When working with more complex data, information is often stored in different files. For example, individual and neighbourhood data might come from different sources, and you might need to merge data before you can analyse it. Similarly, in panel data, we might have individual and household-level data as well as data at multiple time points. When accessing the data, each one is typically stored in a separate file. To make the most of this information, we need to merge data at different levels. This can be a complex process, and it is important to do it correctly to avoid mistakes and ensure we use the data as effectively as possible.

In this post, I will provide a step-by-step guide to merging data in R, with a focus on panel data.

Different ways to merge data

There are different types of merges or joins possible. In social science, we typically perform a mutating join, which aims to bring information together from multiple sources for analysis. If we use the tydiverse package, these would come in four slightly different flavours. At one extreme, full_join() will bring all variables and cases together into a dataset, while at the other, inner_join() will keep only cases present in both datasets. In between, we have left_join() and right_join(), which keep all cases from one dataset and only the matching cases from the other. Here is a visual representation of these different types of joins:

Another dimension to consider when joining data is the level at which it happens. The most straightforward approach would be a “1:1” merger, in which each case in one dataset has a unique match in the other. For example, if we have data at two points in time at the individual level can do a 1:1 merger. However, sometimes we also deal with “1:m” or “m:m” mergers. For example, if we have individual-level and household-level data, we would need to perform a “1:m” merger, since multiple individuals can belong to the same household. Similarly, if we have neighbourhood and school data that we want to link to students, we would have a “m:m” merger.

In R, the join command identifies the type of join, so we do not need to explicitly specify it. As a result, we need to ensure that the data and IDs are structured correctly before we merge them.

Merging panel data

Longitudinal or panel data can be particularly complex to merge, as they often include data at different levels (e.g., individual, household, neighbourhood) and multiple time points. We will use this to illustrate how to merge data in general.
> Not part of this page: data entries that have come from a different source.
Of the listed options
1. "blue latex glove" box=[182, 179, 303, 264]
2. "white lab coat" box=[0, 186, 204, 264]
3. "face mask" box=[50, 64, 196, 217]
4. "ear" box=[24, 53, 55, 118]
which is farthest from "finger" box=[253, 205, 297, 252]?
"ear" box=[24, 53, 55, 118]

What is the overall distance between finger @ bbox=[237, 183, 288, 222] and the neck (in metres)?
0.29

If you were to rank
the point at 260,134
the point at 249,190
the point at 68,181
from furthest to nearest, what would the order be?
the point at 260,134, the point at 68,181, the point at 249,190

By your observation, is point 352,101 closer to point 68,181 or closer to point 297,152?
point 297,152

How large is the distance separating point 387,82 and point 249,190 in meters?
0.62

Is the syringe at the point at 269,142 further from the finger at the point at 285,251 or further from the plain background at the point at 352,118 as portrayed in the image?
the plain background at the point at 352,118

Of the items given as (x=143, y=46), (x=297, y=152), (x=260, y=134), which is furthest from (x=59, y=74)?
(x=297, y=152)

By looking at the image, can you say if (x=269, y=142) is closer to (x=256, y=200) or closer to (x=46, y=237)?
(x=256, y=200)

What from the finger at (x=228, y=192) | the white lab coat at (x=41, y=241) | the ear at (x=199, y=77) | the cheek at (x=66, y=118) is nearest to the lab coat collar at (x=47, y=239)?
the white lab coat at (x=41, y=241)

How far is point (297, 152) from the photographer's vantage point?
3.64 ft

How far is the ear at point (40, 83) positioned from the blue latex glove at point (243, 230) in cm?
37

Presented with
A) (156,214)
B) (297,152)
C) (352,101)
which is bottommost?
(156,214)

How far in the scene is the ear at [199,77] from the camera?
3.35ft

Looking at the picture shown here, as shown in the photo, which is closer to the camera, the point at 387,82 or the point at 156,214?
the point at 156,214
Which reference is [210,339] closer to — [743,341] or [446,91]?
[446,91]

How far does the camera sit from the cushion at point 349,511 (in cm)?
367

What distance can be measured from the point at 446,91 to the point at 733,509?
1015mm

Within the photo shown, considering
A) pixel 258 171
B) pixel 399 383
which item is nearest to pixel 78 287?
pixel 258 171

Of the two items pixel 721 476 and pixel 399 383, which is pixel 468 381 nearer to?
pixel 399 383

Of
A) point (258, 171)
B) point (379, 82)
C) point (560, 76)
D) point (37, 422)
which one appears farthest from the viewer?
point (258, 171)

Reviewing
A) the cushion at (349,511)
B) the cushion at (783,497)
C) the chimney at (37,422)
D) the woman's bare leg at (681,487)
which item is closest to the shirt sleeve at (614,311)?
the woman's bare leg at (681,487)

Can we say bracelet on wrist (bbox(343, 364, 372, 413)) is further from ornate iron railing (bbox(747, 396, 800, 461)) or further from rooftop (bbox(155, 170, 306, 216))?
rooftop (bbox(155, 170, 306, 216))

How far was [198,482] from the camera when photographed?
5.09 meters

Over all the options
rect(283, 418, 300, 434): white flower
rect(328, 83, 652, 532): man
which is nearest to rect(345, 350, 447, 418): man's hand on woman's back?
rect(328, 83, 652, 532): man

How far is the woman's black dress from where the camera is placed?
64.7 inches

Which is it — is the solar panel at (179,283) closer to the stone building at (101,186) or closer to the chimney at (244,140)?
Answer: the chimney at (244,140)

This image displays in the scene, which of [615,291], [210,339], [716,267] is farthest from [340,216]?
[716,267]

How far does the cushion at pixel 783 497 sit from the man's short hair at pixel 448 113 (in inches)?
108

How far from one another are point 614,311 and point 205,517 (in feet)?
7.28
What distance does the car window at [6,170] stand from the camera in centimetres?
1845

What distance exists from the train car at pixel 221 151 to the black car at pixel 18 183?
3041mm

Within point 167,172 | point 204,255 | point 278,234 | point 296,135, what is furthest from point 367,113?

As an example, we will use data from the Understanding Society study to explore the main types of merging you might want to use. This study includes data at different levels. Here we will focus on the following types of data:

“indresp”: individual-level data with answers from the main survey
“hhresp”: household-level data with information about the household
“youth”: survey answers from those between 10 and 15 in the household
“egoalt”: data about the relationships in the household

Before merging, it is also important to understand the IDs (sometimes called “keys”). In this case, we can use the following variables:

“pidp”: individual-level ID that can also be used across time
“x_hidp”: household-level ID that can be used within each point in time but not across time
“x_pn”: identifies the individual in the household. Could be used in combination with “x_hidp” to identify individuals, as an alternative to “pidp”
“apidp”: identifies the other person in the relationship file. Could be used in combination with “pidp” to identify the partner, child, sibling, etc.

The other thing to keep in mind with this study is that the first letter denotes the first wave, so “a_indresp” is the wave 1 data, while “b_indresp” is the second wave. This is also true for the variable names. An exception to this is “pidp”, which is stable in time, so it does not need a prefix.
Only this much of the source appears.